From 1977 onward, Glattfelder developed works that challenged our perceptions. He called them "non-Euclidean metaphors." He created paintings that transcended simple flatness to offer ambiguous spaces, difficult to grasp, yet undeniably present before us. We are confronted with quadrilaterals composed of networks of lines or geometric shapes, with varying colors, spacing, transparencies, reliefs, and curvatures that, in their unexpected arrangement, induce a sense of vertigo. Our gaze can no longer perceive the elements and their boundaries as usual. These objects, lacking an identifiable model, nevertheless evoke a powerful impression of presence, between infinite openings, swirling in space, and constant oscillations between flatness and depth.
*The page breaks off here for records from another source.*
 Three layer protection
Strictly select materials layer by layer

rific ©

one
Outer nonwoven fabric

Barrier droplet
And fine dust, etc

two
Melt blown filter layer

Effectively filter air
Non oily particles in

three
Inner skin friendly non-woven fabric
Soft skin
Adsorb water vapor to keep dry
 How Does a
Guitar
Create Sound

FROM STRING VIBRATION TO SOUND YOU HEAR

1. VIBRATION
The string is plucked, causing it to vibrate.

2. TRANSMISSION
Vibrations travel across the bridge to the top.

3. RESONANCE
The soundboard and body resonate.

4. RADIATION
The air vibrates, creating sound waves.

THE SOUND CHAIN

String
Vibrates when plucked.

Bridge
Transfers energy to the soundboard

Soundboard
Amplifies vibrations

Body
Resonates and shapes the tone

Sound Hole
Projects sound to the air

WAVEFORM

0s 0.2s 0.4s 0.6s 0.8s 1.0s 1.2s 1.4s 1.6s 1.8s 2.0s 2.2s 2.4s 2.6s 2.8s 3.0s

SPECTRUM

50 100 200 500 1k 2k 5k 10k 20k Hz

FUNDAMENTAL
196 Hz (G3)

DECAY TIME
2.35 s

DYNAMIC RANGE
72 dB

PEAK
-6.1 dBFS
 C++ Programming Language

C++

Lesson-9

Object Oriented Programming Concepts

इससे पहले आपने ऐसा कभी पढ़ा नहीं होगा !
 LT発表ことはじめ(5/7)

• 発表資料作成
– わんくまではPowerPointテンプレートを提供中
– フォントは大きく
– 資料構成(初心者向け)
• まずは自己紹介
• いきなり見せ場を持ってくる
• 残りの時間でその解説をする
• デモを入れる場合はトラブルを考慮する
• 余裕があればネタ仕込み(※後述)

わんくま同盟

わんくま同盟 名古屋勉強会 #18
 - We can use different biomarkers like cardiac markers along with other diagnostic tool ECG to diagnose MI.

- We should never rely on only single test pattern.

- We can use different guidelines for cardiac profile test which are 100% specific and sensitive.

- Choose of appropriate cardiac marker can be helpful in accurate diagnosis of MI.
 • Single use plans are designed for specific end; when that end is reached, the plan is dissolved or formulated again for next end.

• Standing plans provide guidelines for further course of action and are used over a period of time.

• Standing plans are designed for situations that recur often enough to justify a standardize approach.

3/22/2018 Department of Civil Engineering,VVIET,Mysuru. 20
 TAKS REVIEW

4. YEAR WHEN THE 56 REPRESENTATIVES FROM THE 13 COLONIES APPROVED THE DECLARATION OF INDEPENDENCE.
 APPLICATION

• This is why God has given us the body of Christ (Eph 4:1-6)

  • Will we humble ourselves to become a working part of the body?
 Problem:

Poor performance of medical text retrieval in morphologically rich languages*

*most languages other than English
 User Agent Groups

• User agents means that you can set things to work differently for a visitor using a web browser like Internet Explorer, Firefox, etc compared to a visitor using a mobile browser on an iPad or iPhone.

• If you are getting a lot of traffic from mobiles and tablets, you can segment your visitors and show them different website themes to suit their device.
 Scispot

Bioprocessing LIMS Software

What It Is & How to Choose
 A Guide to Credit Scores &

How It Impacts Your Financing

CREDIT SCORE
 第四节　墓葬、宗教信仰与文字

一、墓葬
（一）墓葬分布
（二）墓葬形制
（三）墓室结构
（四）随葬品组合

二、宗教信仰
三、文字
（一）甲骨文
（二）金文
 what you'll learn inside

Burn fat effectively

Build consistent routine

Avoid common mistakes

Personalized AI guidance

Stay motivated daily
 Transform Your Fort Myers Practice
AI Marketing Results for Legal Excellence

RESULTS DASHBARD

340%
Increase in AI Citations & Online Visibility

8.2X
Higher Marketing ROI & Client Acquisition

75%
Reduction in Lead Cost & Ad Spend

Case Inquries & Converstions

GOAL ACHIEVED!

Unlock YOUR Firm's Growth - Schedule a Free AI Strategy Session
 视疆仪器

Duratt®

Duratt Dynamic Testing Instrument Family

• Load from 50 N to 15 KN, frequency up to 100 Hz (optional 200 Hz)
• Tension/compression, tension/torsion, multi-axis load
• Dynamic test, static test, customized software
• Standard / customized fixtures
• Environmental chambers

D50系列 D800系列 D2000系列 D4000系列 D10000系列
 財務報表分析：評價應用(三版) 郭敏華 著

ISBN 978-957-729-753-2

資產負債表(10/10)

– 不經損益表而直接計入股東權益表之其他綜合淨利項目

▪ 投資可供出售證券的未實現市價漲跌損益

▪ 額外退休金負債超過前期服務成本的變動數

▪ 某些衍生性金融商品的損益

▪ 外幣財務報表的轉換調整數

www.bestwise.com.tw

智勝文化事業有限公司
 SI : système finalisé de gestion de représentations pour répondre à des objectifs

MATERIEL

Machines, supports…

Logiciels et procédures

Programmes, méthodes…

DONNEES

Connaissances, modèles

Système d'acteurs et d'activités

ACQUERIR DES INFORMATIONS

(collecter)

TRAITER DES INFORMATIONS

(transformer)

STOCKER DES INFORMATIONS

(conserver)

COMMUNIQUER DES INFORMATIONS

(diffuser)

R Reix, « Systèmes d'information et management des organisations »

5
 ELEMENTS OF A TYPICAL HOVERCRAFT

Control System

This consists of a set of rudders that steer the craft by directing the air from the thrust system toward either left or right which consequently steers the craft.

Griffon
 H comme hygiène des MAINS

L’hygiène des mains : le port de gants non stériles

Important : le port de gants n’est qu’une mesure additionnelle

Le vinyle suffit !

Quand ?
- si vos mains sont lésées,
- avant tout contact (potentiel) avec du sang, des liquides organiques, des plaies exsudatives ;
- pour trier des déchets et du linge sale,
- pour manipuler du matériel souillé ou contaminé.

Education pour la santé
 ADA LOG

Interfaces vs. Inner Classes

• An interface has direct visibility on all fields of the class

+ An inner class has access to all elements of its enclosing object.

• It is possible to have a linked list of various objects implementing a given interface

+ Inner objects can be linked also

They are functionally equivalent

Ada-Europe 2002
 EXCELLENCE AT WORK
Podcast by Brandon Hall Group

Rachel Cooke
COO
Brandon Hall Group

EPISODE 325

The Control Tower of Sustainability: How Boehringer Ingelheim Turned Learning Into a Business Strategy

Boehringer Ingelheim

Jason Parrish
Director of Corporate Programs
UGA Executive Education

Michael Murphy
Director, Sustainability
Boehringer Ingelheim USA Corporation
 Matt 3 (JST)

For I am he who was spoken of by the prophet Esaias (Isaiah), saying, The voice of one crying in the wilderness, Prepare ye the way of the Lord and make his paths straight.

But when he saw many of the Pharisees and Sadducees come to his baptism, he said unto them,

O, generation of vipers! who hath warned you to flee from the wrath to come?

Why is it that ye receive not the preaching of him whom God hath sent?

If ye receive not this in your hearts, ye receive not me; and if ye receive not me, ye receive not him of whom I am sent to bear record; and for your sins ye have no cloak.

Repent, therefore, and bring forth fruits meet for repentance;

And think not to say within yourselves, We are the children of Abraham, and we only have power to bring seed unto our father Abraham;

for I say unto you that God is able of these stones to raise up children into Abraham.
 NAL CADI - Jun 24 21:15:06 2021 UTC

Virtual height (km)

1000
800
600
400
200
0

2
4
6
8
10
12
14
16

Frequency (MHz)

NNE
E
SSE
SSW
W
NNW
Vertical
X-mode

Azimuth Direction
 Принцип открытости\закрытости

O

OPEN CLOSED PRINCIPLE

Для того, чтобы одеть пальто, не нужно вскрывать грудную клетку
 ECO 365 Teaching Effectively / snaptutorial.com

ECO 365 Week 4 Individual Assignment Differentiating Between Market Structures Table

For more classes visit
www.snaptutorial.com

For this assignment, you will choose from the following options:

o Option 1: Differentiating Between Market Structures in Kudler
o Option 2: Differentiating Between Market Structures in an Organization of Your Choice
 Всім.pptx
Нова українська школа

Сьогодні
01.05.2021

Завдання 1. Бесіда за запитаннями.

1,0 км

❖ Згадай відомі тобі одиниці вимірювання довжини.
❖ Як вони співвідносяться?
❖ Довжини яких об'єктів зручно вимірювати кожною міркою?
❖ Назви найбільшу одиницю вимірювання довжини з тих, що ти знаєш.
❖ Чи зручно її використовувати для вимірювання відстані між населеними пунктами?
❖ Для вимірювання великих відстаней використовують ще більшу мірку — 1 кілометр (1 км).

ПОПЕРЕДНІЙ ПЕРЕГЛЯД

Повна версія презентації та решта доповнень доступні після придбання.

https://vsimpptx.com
Metaphor is first and foremost a mechanism of language: it brings two elements together to produce a new meaning. But can we create metaphors with forms that represent nothing recognizable and that defy all figuration? Glattfelder invites us precisely to embrace these formal contradictions—such as a line that appears both straight and curved—capable of generating a metaphorical effect. They lead us to imagine a space that no longer follows the familiar rules of geometry. The aim is not that of illusionism, which seeks to deceive the eye by representing something familiar and identifiable. Illusion plays on visual perception, whereas metaphor calls for interpretation. Glattfelder's works offer neither a trompe-l'œil space where one could guess what should be recognized, nor a space that can be scientifically demonstrated. Rather, they invite us to change our perspective: to look differently, beyond the usual geometric reference points. It is about making visible what transcends pure logic and is experienced through the senses.
Gottfried Honegger and Hans Jörg Glattfelder create works that constantly navigate between what we mentally project and what we perceive through our senses. Their works lack a stable point of reference; they seem to float between the surface of the wall and the depth of space. Both distance themselves from the Zurich school by abandoning the strict rule of the right angle. By also introducing movement and contingency into their works, they open up a temporal dimension to the visual experience. To create in space is to be aware that it extends beyond what we see.